• [WHAT TO WORK ON]
Every record must be given again word for word; no picture belongs in the copy.
---+---
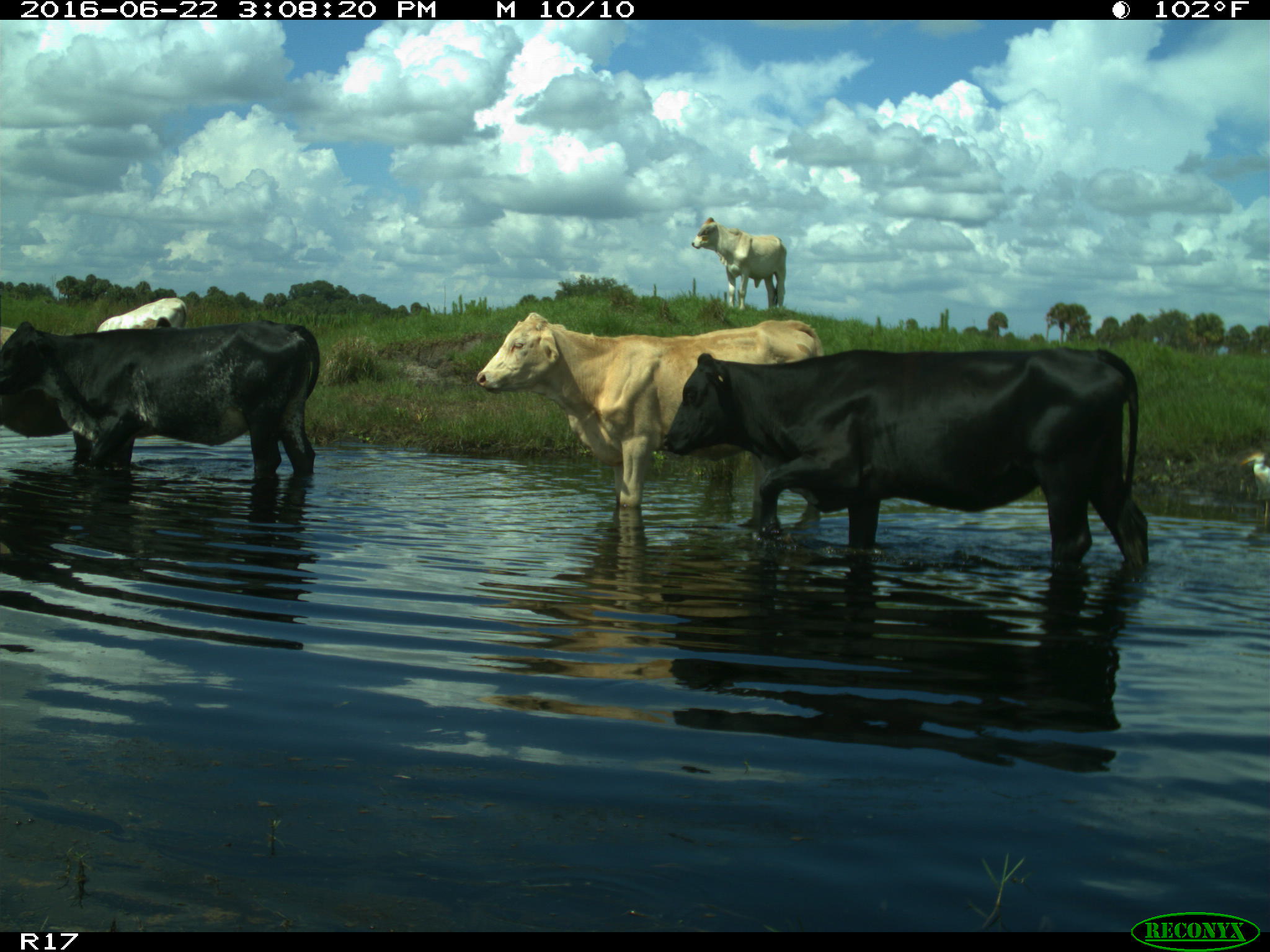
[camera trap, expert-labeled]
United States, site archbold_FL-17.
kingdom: Animalia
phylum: Chordata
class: Mammalia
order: Artiodactyla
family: Bovidae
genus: Bos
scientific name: Bos taurus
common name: domestic cow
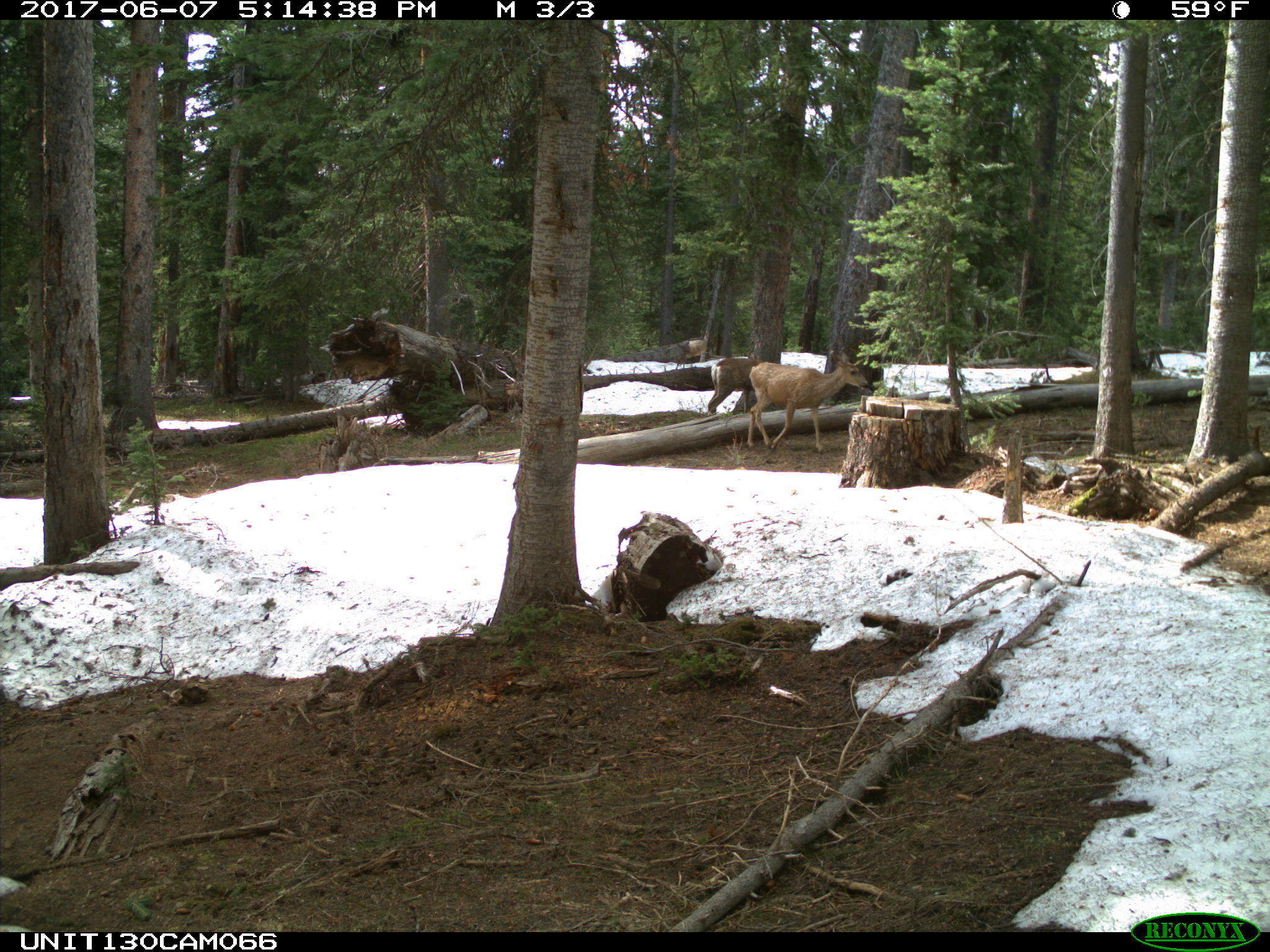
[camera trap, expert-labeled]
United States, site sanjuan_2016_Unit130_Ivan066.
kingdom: Animalia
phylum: Chordata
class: Mammalia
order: Artiodactyla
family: Cervidae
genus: Odocoileus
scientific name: Odocoileus hemionus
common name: mule deer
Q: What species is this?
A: Odocoileus hemionus (mule deer).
---+---
• [RESPONSE AREA]
[camera trap, expert-labeled]
United States, site archbold_FL-17.
kingdom: Animalia
phylum: Chordata
class: Mammalia
order: Artiodactyla
family: Bovidae
genus: Bos
scientific name: Bos taurus
common name: domestic cow
[camera trap, expert-labeled]
United States, site sanjuan_2016_Unit130_Ivan066.
kingdom: Animalia
phylum: Chordata
class: Mammalia
order: Artiodactyla
family: Cervidae
genus: Odocoileus
scientific name: Odocoileus hemionus
common name: mule deer
Q: What species is this?
A: Odocoileus hemionus (mule deer).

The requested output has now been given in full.